*Information given*:
= Beginning of Section =
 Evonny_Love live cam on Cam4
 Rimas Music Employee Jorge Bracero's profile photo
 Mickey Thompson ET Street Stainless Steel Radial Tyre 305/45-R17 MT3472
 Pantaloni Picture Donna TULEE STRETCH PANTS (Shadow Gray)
= End of Section =
= Beginning of Section =
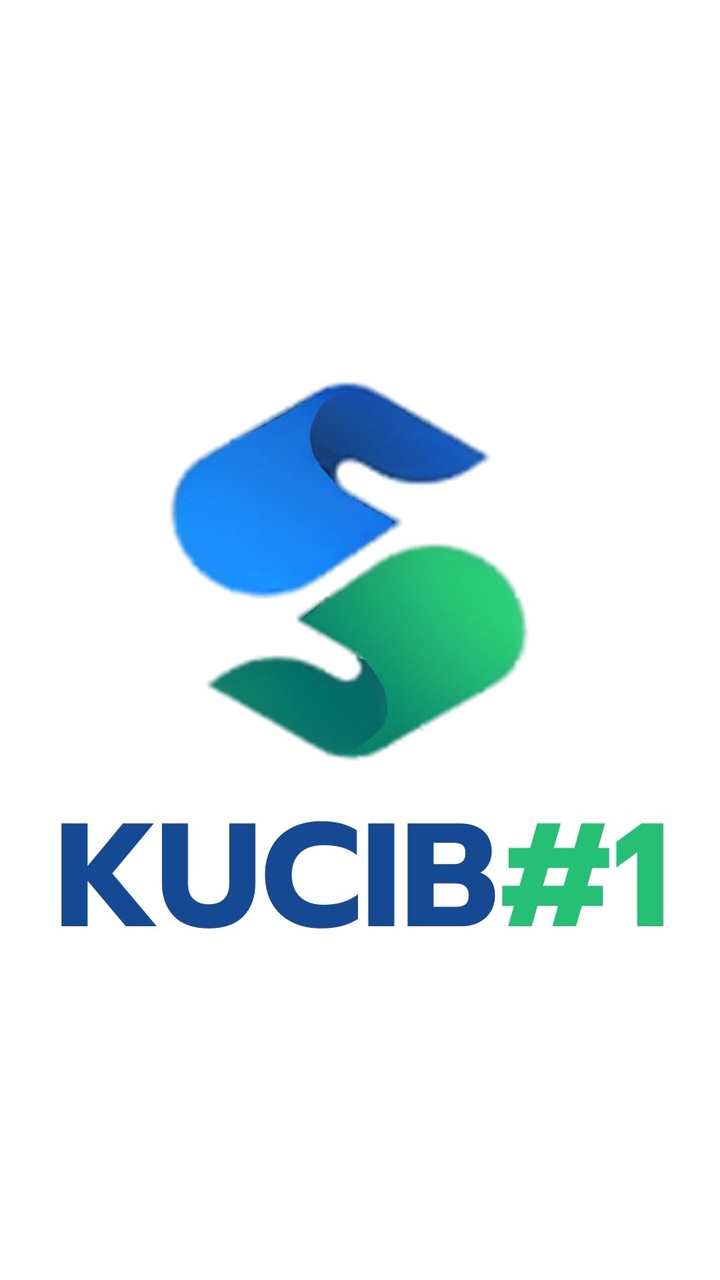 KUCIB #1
= End of Section =
= Beginning of Section =
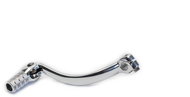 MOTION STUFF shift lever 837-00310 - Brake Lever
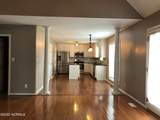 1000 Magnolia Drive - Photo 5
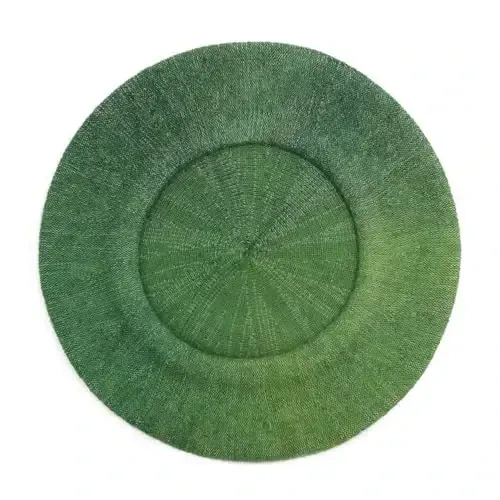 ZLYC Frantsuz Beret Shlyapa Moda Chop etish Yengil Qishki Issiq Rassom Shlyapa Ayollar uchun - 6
= End of Section =
*Exercise objective*: Output exactly those lines of the data above that run from the line with "MOTION STUFF shift" up to and including the line with "ZLYC Frantsuz Beret". No pictures go in.

*Reply*:
 MOTION STUFF shift lever 837-00310 - Brake Lever
 1000 Magnolia Drive - Photo 5
 ZLYC Frantsuz Beret Shlyapa Moda Chop etish Yengil Qishki Issiq Rassom Shlyapa Ayollar uchun - 6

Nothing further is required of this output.